Trust and Learning

Spring Break is here for most of you. This week symbolizes the homestretch and the beginning of the end. As we wind down the school year a lot of us are putting a lot of energy into getting all of our instructional standards taught and assessed.  We have tests to prepare for and curriculum to cover. We know we made a commitment to others that our students would be proficient in a number of standards and want our students to be prepared to be successful next year, but if our entire focus is simply on getting through a bunch of content in the last few month of the year, we are missing out.

As a dad to four amazing children, I know my primary goal is to prepare them to be successful without me. I have to work daily to teach them the skills they will need to thrive on their own. As children today, they are developing into future adults. As their dad I never assess their readiness for independence by testing their academic knowledge. I do not gauge my success as a parent by testing their fluency, analyzing their mastery of science standards, or measuring their mathematical competencies.  These things are all important and I want my children to learn all they can, but they are not the most essential skills I need my children to learn. Often their progress towards maturity and independence is determined by their responsibility, their organization, their respect, their affective behavior. I believe that as a parent my job is to reinforce these personal characteristics. Watch any superhero movie and the villain is often the smartest person on the set. Intelligence is great, but character is better .

One of the struggles we often face in our classrooms is looking at our world with blinders and assuming there are simple solutions to complex problems. We think, “If I focus all of my energy on academic success, kids will learn all that they need.” We think College and Career Ready means just mastering standards. But this is rarely the case. Kids need more than that. They need safety, trust, respect, etc… Often we try to find a cause and effect when in reality we live in a cycle. Feedback only works when trust is earned. Trust is earned by providing honest feedback. Feedback is only listened to when trust has been established. This is a cycle, not a procedure.

In our classrooms the same is true when looking at our student management, student engagement, and student academic success. These cannot be addressed in isolation because they all depend on the other. Kids will not be learning if they are not engaged. Student behaviors are impacted by their engagement levels. Student engagement is impacted by student trust. It’s a cycle. If you only focus on learning, you will not get the maximum results you are looking for.

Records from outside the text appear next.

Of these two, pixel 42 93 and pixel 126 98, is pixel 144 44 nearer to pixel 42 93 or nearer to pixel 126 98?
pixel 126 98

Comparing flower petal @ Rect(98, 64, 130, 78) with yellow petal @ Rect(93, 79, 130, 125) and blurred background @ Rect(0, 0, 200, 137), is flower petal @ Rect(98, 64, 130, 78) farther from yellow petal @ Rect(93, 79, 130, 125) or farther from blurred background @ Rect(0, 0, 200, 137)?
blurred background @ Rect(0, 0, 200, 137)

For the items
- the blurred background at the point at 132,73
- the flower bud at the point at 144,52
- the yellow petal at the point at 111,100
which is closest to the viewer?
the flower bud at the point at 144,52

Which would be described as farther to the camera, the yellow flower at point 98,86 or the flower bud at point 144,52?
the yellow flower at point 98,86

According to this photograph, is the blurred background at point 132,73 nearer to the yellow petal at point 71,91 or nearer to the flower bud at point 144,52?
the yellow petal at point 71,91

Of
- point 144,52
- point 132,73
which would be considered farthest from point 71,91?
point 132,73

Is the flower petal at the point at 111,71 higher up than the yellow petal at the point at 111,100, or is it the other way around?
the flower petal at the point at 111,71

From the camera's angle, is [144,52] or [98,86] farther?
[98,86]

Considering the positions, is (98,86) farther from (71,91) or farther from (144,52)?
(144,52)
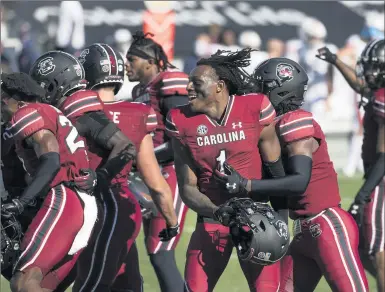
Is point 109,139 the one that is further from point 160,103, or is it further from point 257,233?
point 160,103

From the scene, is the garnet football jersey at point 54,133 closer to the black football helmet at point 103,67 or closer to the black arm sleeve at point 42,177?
the black arm sleeve at point 42,177

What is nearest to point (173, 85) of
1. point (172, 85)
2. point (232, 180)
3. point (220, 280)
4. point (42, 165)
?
point (172, 85)

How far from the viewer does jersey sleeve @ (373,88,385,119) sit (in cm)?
739

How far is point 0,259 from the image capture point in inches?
243

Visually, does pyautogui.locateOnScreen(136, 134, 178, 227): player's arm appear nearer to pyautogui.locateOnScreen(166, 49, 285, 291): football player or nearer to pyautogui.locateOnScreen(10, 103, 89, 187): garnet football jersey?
pyautogui.locateOnScreen(10, 103, 89, 187): garnet football jersey

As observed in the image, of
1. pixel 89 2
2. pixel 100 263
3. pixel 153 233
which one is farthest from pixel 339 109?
pixel 100 263

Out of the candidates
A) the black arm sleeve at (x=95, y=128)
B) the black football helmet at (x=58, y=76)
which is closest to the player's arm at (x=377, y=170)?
the black arm sleeve at (x=95, y=128)

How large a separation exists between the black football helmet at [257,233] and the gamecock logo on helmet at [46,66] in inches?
62.7

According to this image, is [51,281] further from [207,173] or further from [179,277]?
[179,277]

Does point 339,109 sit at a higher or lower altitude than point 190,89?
lower

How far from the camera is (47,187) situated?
243 inches

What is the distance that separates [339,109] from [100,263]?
12781 mm

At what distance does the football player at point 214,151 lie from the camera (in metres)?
6.02

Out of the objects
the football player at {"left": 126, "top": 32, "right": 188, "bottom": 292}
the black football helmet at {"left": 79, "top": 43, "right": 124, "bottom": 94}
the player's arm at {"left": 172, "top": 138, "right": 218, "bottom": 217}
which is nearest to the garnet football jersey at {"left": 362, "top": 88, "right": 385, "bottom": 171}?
the football player at {"left": 126, "top": 32, "right": 188, "bottom": 292}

As you finish up the year, be mindful not to just focus on student academic goals. To help your school get the biggest bang for your buck, continue to reinforce classroom management necessities and create engaging activities. These lessons this year will allow for greater success next year. Try to avoid tunnel vision. When you are in a tunnel, you lose sight of the world around you. Create a classroom environment that demonstrates learning by being safe, focused, engaging, and respectful…only then will you be able to truly be placing your kids in a position to be successful in the future.